Content starts

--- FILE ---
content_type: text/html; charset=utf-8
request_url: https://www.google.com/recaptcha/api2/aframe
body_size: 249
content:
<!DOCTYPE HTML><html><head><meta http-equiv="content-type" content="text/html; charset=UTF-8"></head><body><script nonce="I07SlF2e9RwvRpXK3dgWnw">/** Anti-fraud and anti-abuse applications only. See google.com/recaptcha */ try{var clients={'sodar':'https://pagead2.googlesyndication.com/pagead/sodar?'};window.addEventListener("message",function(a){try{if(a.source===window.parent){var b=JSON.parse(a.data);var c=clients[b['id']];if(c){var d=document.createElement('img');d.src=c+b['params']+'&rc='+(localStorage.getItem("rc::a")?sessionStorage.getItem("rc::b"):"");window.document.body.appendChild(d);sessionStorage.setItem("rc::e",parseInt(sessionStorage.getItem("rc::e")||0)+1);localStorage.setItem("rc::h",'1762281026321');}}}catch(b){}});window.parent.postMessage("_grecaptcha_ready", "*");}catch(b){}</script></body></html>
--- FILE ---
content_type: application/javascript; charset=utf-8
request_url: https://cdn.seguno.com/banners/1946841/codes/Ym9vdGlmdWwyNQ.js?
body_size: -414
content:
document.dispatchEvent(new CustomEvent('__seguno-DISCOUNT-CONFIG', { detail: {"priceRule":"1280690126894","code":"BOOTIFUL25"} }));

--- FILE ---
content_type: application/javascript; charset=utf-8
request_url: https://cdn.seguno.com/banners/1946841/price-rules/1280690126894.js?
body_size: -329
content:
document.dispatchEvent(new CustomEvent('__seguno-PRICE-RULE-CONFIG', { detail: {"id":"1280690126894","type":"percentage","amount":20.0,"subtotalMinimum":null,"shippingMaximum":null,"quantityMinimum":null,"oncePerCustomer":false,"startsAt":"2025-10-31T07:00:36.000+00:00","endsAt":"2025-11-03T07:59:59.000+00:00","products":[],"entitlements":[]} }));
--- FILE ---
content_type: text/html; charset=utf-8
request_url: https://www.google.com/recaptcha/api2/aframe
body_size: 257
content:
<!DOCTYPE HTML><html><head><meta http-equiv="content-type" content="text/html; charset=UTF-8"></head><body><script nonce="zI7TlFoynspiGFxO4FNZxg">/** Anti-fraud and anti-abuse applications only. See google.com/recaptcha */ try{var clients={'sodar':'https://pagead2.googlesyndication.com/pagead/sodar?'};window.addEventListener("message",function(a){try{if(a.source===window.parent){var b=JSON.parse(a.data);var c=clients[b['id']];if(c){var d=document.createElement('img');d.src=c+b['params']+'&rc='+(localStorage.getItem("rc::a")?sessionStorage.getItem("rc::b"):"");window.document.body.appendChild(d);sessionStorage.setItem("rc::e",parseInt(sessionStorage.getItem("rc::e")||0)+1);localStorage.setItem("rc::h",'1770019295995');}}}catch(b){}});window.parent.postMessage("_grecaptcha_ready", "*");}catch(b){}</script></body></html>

Content ends

# PROBLEM STATEMENT
A single number is required: how many lines in the material above include the string "CustomEvent".

# RESPONSE TO THIS TASK
2